**TEXT PASSAGE**

* * * * *

Perfect cup of tea and pregnancy weight gain as a former bulimic/anorexic
When you're pregnant, all the women who have gone before rally to tell you how their babies ripped apart their vaginas.
One co-worker birthed an eight-pound baby whose head size was in the 99% percentile. Another's daughter came out with her elbow crooked above her head, like a superhero shooting razors out of her tricep.
All this coincides with my OB telling me I'm gaining weight too fast.
I weighed 128 when I got pregnant. The only reason I wasn't 130 was I'd stopped drinking wine a couple weeks before (all my jokes about getting all my calories from wine turned out to be true!). Last week, in Week 14, I weighed 137. But with a starting weight of 128, I'm only "supposed to" weigh, at most, 132. Otherwise, I am told, bigger baby = harder labor = more chance of a ripped vagina = less chance I won't scream out for an epidural = more interventions = higher chance of trauma = dead baby = dead me.

* * * * *

**GIVEN DATA**

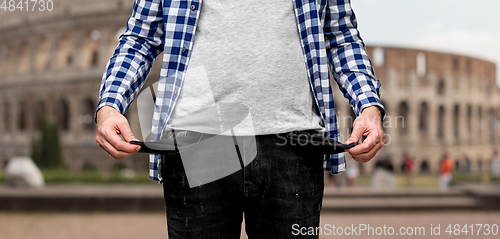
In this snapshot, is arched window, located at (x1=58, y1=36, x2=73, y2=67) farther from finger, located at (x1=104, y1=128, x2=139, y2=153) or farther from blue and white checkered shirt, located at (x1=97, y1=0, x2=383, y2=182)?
finger, located at (x1=104, y1=128, x2=139, y2=153)

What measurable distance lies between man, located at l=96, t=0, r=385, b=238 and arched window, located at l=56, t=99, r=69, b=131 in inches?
925

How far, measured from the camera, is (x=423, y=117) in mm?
28922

* * * * *

**WHAT IS EXPECTED**
From the passage on pregnancy weight gain above, reproduce word for word the part between "All this coincides" and "baby = dead me.", inclusive.

**WORKED SOLUTION**
All this coincides with my OB telling me I'm gaining weight too fast.
I weighed 128 when I got pregnant. The only reason I wasn't 130 was I'd stopped drinking wine a couple weeks before (all my jokes about getting all my calories from wine turned out to be true!). Last week, in Week 14, I weighed 137. But with a starting weight of 128, I'm only "supposed to" weigh, at most, 132. Otherwise, I am told, bigger baby = harder labor = more chance of a ripped vagina = less chance I won't scream out for an epidural = more interventions = higher chance of trauma = dead baby = dead me.